Mark 15: 33-47
Have you ever seen someone die? I have. It doesn’t look like it does on TV. I read somewhere that the line between life and death is very fluid. That the only distinguishing feature is that the heart has stopped breathing.
I don’t know if that’s true, you’d have to ask a doctor or nurse about that.
In my job, I’m occasionally called upon to sit with a family as they turn off the respirator in the ICU. Or to say prayers as a loved one breathes so slowly that their slip into death is almost unnoticed.

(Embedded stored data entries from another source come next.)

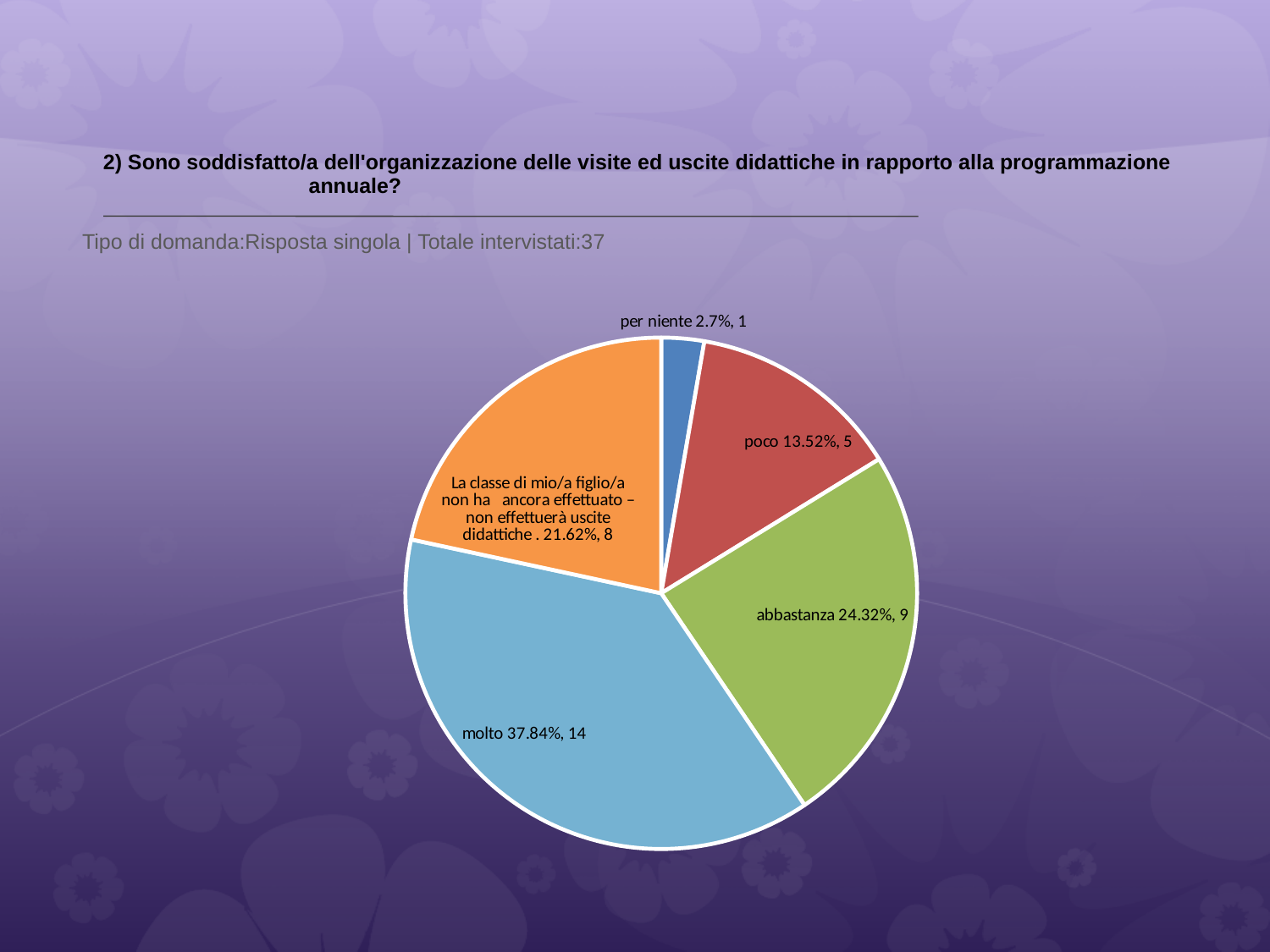
What percentage share does the 'molto' slice have? 37.84% How many slices does the pie chart have? 5 Which category has the smallest slice of the pie? per niente How many respondents answered 'abbastanza'? 9 What percentage share does the 'poco' slice have? 13.52% What kind of chart is shown on the slide? pie chart How many respondents answered 'per niente'? 1 Which category has the largest slice of the pie? molto What is the difference in respondent count between 'molto' and 'abbastanza'? 5 Which has more respondents, 'poco' or 'abbastanza'? abbastanza What colour is the 'molto' slice? light blue What percentage share does the slice for 'La classe di mio/a figlio/a non ha ancora effettuato – non effettuerà uscite didattiche' have? 21.62%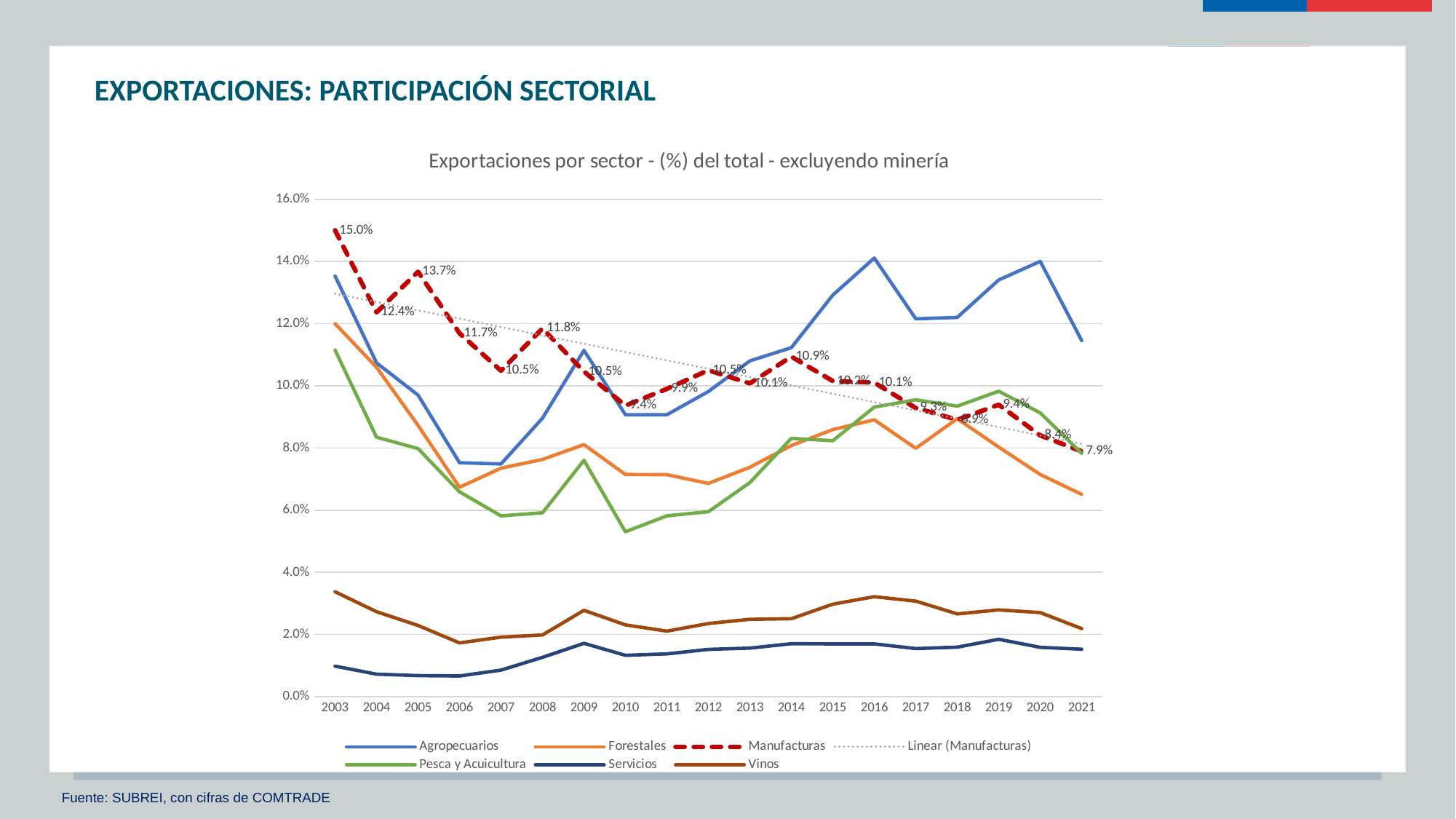
In which year is the Manufacturas value lowest? 2021 What is the value for Manufacturas in 2003? 15.0% What type of chart is shown on the slide? Line chart What is the value for Manufacturas in 2014? 10.9% In which year is the Manufacturas value highest? 2003 Does the Manufacturas series generally rise or fall from 2003 to 2021? Fall How many years are shown on the x axis? 19 Is the value for Servicios in 2021 greater or less than 2.0%? less What is the value for Manufacturas in 2021? 7.9% What is the difference between the Manufacturas value in 2003 and in 2021? 7.1 percentage points What is the title of the chart? Exportaciones por sector - (%) del total - excluyendo minería How many series does the legend list? 7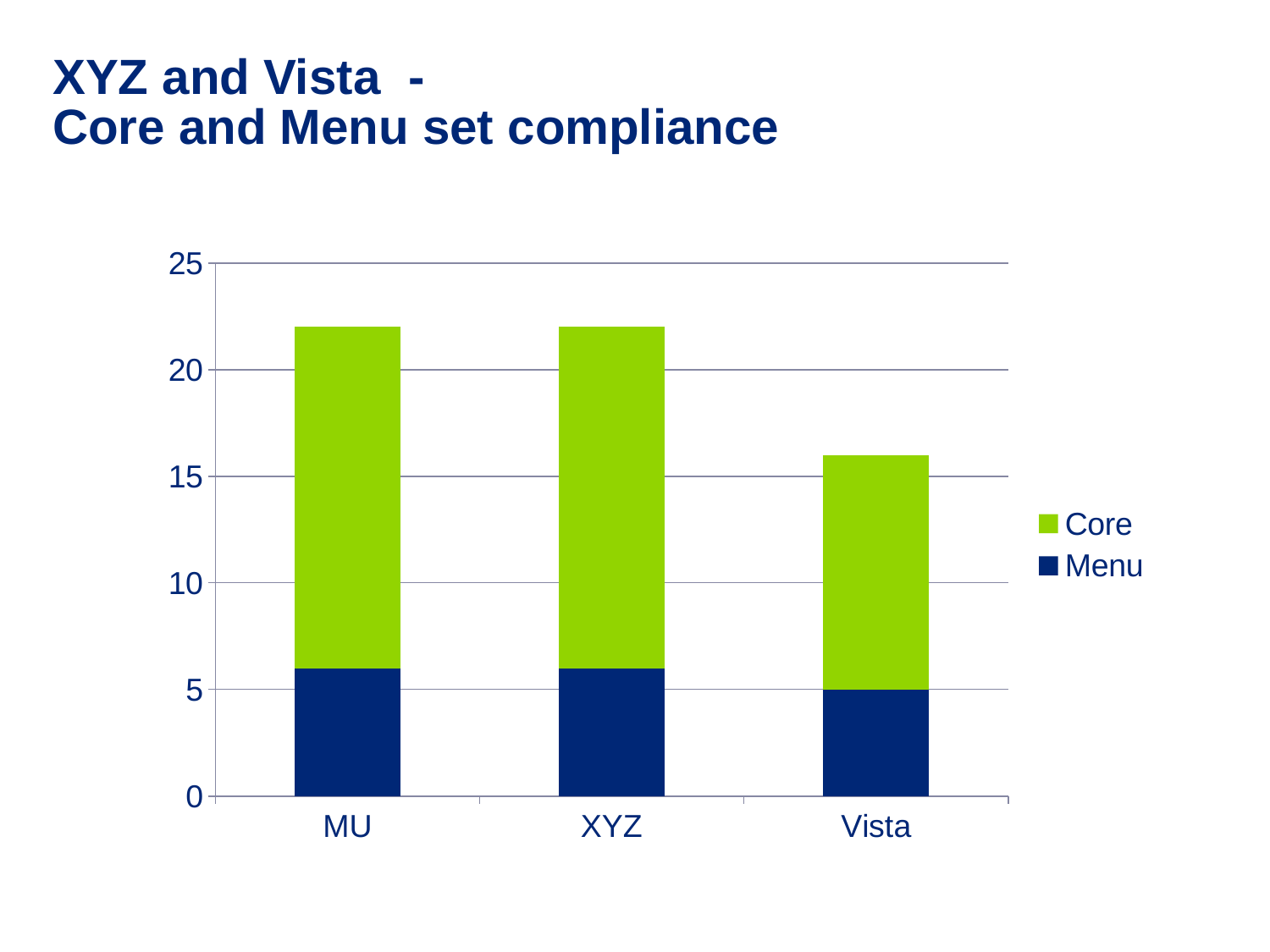
Which has the larger total bar height, XYZ or Vista? XYZ Which colour represents the Core series in the legend? green Is the total bar height for Vista greater or less than 15? greater What is the Menu value for Vista? 5 How many series does the legend list? 2 Is the Menu value for MU greater or less than 5? greater How many categories are shown on the x axis? 3 What is the title of the chart slide? XYZ and Vista - Core and Menu set compliance Which category has the lowest total bar height? Vista Is the total bar height for MU greater or less than 20? greater What kind of chart is shown on the slide? bar chart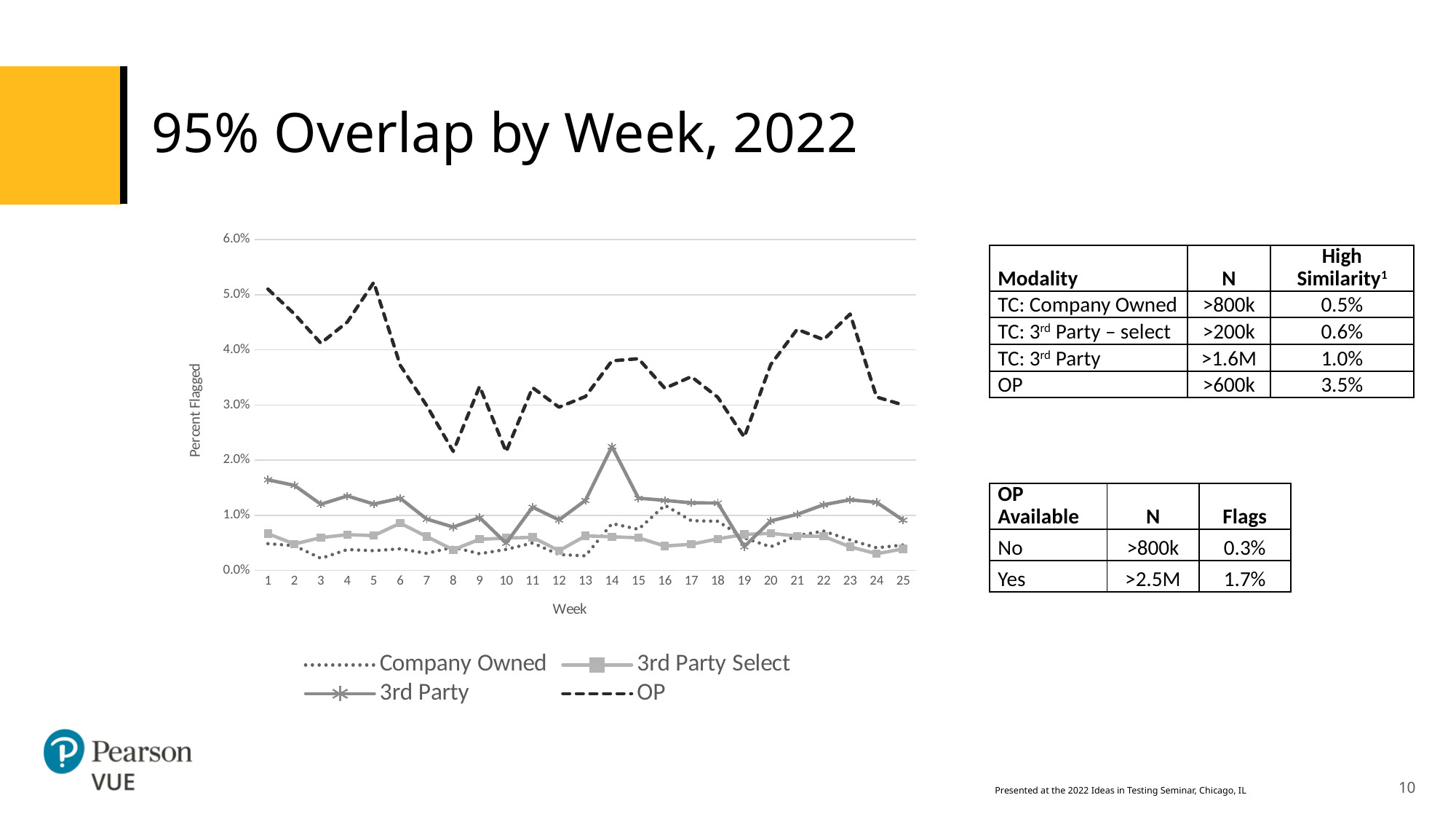
What kind of chart is shown on the slide? line chart At week 13, which series has the lowest value? Company Owned What is the title of the chart's vertical axis? Percent Flagged At week 1, which series has the larger value: OP or Company Owned? OP For the 3rd Party series, which week has the larger value: week 14 or week 15? week 14 How many weeks are plotted along the x axis of the chart? 25 Does the OP series rise or fall from week 5 to week 8? fall Is the value for OP at week 23 greater or less than 4.0%? greater Which series has the highest values across the chart? OP How many series does the chart legend list? 4 Is the value for 3rd Party at week 14 greater or less than 1.0%? greater Is the value for OP at week 8 greater or less than 3.0%? less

Jesus’ death wasn’t like that. It was horrible. Painful. Lonely. Being in eyesight of his mother he probably felt for her grief, which would have added to his agony. Jesus’ death was violent and unjust.
Someone said that every death is a violent death. I think there’s something to that. Death, no matter how quick or quiet, is a emptying of a life. A presence. A relationship.
I think that’s why Jesus’ died so willingly. Not to satisfy the wrath of an angry god who can only be appeased by the death of an innocent. But because the only way to defeat the violence of death was to conquer it from within.
So, Jesus’ death wasn’t just the execution of social and religious radical. But the death that defeated Death. When his head dropped and his spirit left him, Jesus won a victory for the whole world.